Hayes spoke of attending a U.S. Customs and Immigration Services citizenship ceremony and vowed that, as governor, she would attend every such ceremony in Maine to make sure immigrants who become citizens know they are welcome here.
Caron spoke of the state’s past as a draw for immigrants from Quebec, Ireland, Italy and other places, and said new Mainers today will help build new prosperity here. “We shouldn’t care really what they look like, or what their first language is or even who they worship,” Caron said. “We should care that they want to help us build a brighter future.”
Mills noted that many new Mainers are well-educated and highly trained, but said the state needs to find ways to help them learn English or get certifications and licenses.
The candidates also were asked their position on Maine’s emerging recreational marijuana industry and what the state’s role should be in the future with a voter-approved law that made marijuana legal for adult use.
Caron said he never heard a good answer to the question as to why government spent so much time, energy and money trying to enforce marijuana prohibition. “So I think we are doing exactly what we should do except we are about 30 years too late,” Caron said, acknowledging that moving forward with a regulatory framework for legal marijuana is a complicated issue.
Mills said voters approved a bad law at the ballot box and that was complicated when the Legislature tried to fix it, with that fix being tied up in politics. “I’m not opposed to adult-use recreational marijuana, not opposed to it at all,” Mills said. “You’ve got to do three things with marijuana, cannabis: test it, track it and tax it.” She said that without doing that quickly, the black market will continue to prevail.
Hayes said one of the biggest issues for the recreational industry is how to bank the flow of money from a product that is still considered contraband at the federal level. She said even allowing the state to collect taxes becomes problematic.
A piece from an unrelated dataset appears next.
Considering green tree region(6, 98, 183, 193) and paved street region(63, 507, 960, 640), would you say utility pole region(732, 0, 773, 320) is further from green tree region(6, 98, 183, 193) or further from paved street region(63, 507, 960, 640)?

Hayes said she doesn’t oppose legalization, but noted that it does complicate many things for employers and government.
Moody said that without a good way to test for impairment, he believes that legalizing marijuana for recreational use was premature. “There’s not a clinically proven way to test it and I just don’t think that’s responsible,” Moody said, explaining that testing for marijuana impairment is not settled science. “Whatever you do on your own time at home, whatever, that’s your business, but when you get behind the wheel and you drive down the road, now that’s our business. So I feel strongly we jumped the gun.”
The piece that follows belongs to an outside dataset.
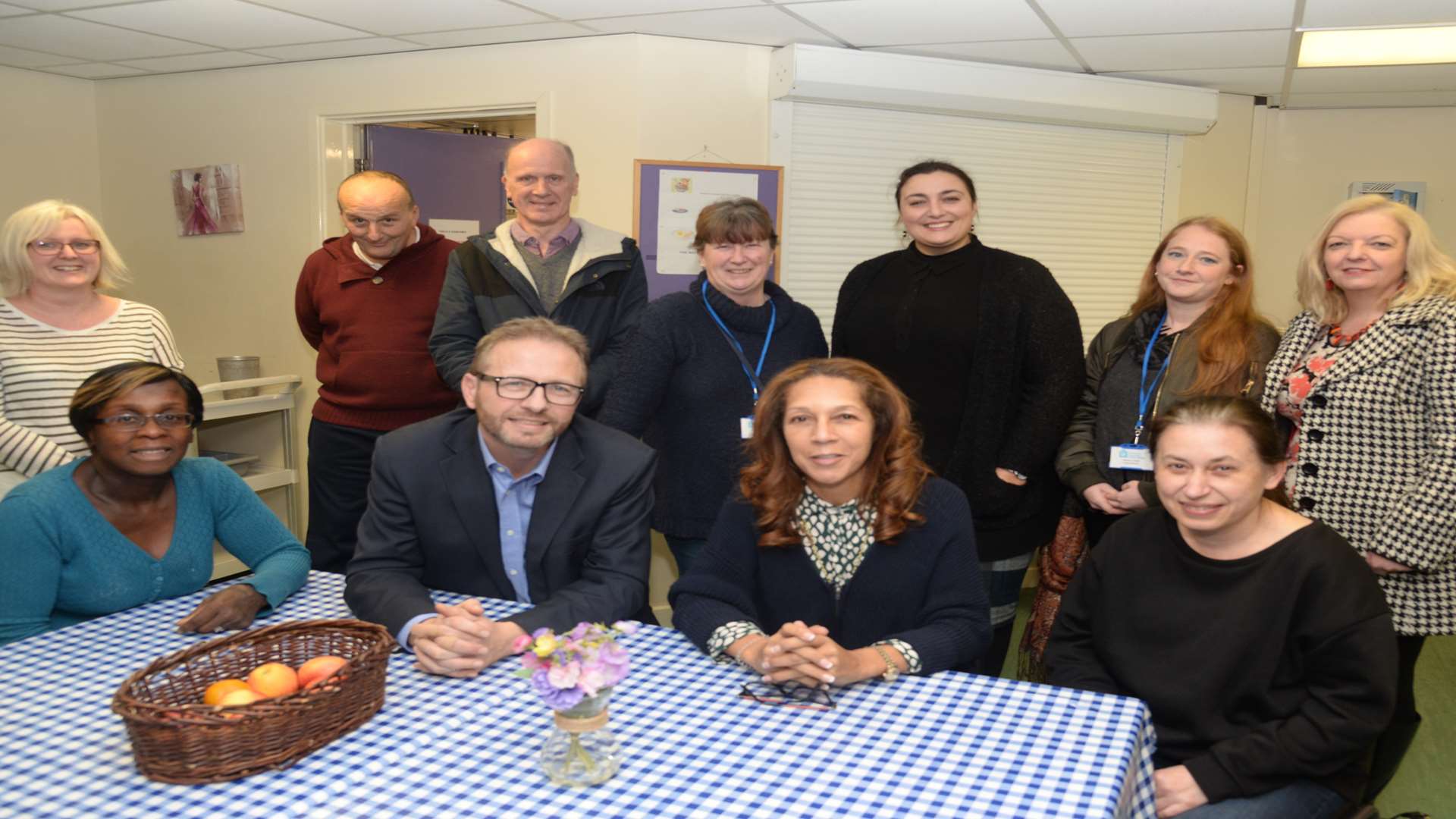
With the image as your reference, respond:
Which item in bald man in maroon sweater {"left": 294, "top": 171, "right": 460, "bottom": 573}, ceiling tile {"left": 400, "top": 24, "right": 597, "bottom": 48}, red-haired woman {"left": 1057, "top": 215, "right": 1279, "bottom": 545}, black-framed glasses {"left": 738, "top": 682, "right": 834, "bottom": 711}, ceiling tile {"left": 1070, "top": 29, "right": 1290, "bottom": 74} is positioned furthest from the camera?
ceiling tile {"left": 400, "top": 24, "right": 597, "bottom": 48}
All four candidates said they would do more to support workers in Maine’s mental health system, in response to a question from the audience.
Mills and Moody, who have appeared to be in a dead heat in the two most recent independent Maine polls, appeared cordial and friendly. Mills even offered a compliment to Moody for the way he runs his employee-owned business.
In an AARP Maine poll of just over 800 voters older than 50 released last week, 39 percent favored Mills and 38 percent chose Moody, with 15 percent undecided. Hayes and Caron were well behind at 4 percent and 2 percent, respectively. An August poll by Suffolk University of 500 Maine voters produced similar results, with 38.8 percent saying they would vote for Mills if the election were held the day they were surveyed while 39 percent said they would vote for Moody.